Leonard Peck slipped the hawser Saturday morning, passing about the time the tide turned and began to ebb.
By coincidence I was at his shop buying some wire for a new gaff bridle from his son John, paying his granddaughters who were working the same register I worked in the 1970s when I was the clerk with Leonard’s other son Geoffrey, and I asked John how the Cap was faring, but the news was sad, and the prospects of a visit weren’t good. Today I learned he passed.

The Francis Minot
I will remember Leonard Peck as a literary man (a Harvard English major), with a Lincolnesque white beard, and a laconic way of speaking that belied a love for telling a good yarn. He was one of the last of a generation of Cotusions (his son John’s coinage) that made their living on and around the water, running Peck’s Boats forever, building Cotuit Skiffs, and his incongruous tugboat, the Francis Minot.
The Peck’s and Churbuck’s were close families. My grandfather gave Leonard his frame for building skiffs, the Peck’s rented this house one winter in the late 40s or early 50s when my grandparents moved off Cape. I sailed with his sons, Geoff and John, but only knew his eldest, the late Bill Peck, from afar. All three were named after Leonard’s favorite authors, Geoffrey Chaucer, John Milton, and William Shakespeare.
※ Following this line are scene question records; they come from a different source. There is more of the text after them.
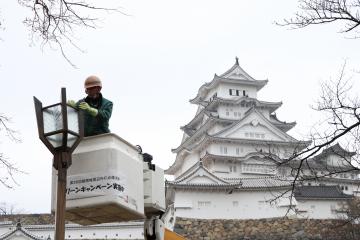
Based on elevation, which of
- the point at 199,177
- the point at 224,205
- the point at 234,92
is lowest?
the point at 224,205

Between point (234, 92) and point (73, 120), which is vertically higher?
point (234, 92)

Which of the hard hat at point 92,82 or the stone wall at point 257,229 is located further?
the stone wall at point 257,229

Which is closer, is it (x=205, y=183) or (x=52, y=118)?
(x=52, y=118)

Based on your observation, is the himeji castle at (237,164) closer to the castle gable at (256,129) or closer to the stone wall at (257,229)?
the castle gable at (256,129)

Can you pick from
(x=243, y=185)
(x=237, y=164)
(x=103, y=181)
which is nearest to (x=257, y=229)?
(x=243, y=185)

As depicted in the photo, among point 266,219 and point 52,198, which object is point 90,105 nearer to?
point 52,198

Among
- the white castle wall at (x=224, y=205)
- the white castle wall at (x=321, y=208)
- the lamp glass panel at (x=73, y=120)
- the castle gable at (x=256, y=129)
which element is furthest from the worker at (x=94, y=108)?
the castle gable at (x=256, y=129)

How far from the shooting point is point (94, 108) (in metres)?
3.30

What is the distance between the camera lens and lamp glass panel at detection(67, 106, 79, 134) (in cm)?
288

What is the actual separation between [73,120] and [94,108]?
15.3 inches

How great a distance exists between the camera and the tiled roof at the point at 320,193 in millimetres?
31250

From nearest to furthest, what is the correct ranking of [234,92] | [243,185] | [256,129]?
→ [243,185], [256,129], [234,92]

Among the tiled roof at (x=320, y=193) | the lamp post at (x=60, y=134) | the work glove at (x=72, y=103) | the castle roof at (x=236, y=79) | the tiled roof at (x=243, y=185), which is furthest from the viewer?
Answer: the castle roof at (x=236, y=79)

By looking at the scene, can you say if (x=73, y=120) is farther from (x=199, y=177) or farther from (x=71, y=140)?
(x=199, y=177)
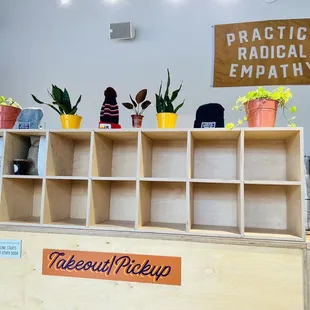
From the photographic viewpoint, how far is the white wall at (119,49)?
2.47 meters

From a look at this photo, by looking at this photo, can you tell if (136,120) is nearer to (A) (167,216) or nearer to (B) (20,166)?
(A) (167,216)

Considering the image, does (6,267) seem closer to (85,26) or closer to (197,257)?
(197,257)

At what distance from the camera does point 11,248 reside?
1.71m

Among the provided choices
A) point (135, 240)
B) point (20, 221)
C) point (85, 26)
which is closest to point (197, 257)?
point (135, 240)

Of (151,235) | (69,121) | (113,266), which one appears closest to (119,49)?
(69,121)

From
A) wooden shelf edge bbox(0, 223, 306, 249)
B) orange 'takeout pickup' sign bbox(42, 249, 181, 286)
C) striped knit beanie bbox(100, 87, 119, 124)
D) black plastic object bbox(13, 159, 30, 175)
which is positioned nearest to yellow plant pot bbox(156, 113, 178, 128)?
striped knit beanie bbox(100, 87, 119, 124)

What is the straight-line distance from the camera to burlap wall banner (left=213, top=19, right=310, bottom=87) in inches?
93.3

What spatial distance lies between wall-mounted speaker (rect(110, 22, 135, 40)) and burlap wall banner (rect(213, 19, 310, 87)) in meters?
0.74

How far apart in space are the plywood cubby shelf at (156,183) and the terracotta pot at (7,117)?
0.25ft

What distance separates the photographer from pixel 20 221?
1765mm

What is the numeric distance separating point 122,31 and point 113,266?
1979mm

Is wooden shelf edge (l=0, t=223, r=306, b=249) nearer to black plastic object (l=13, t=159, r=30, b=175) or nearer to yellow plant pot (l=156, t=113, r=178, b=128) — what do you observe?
black plastic object (l=13, t=159, r=30, b=175)

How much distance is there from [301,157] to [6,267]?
68.8 inches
Leonard took the Francis Minot on an epic voyage down the Mississippi and back up the east coast. He wrote a memoir about his life in Cotuit, For Golden Friends I Had, and last year, at the dinner commemorating the 100th annivesary of the Cotuit Mosquito Yacht Club, delivered a masterful speech about the yacht club, and the fleet he helped build.
My condolences to his wife Betty, his sons, John and Geoff, and his grandchildren. This is Cotuit’s loss.